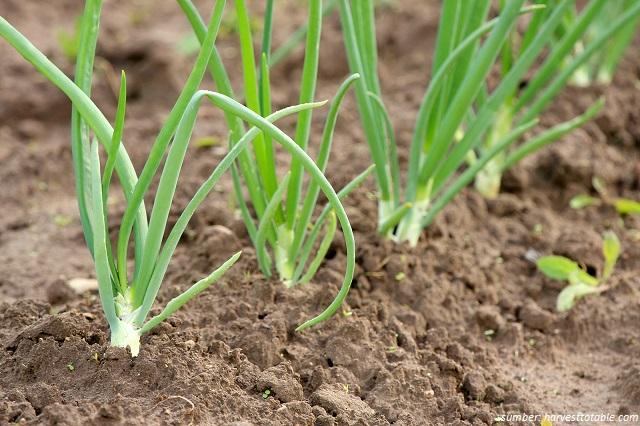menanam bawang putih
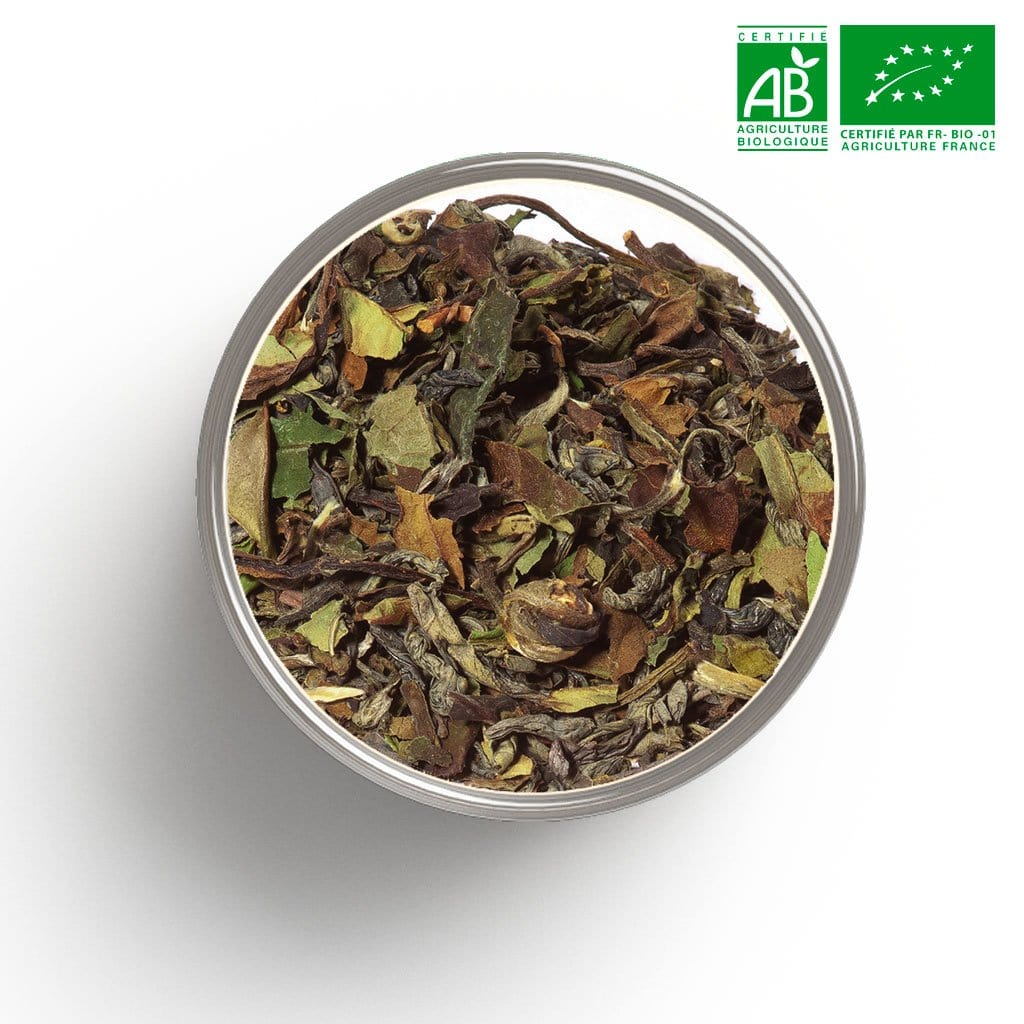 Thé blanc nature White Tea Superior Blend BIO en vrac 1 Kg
==
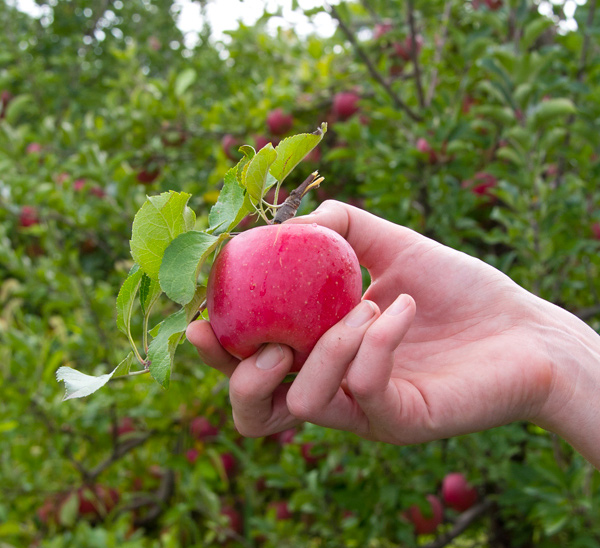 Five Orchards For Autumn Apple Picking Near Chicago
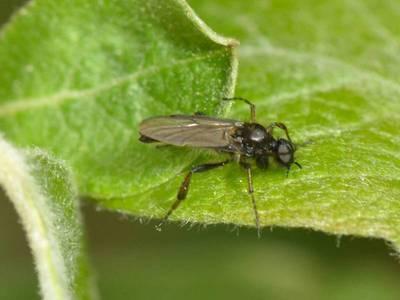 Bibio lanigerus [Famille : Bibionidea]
...
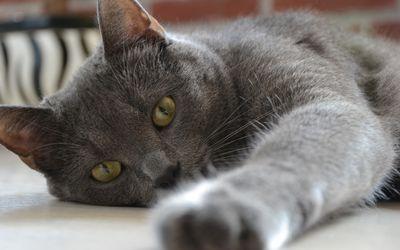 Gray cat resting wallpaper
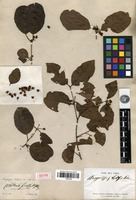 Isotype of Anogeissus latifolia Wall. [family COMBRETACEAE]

Task statement :: Please set down, exactly and with no pictures, the lines in the entries above starting at the one holding "menanam bawang putih" and ending at the one holding "Thé blanc nature", ends included.

Solution below ::
menanam bawang putih
 Thé blanc nature White Tea Superior Blend BIO en vrac 1 Kg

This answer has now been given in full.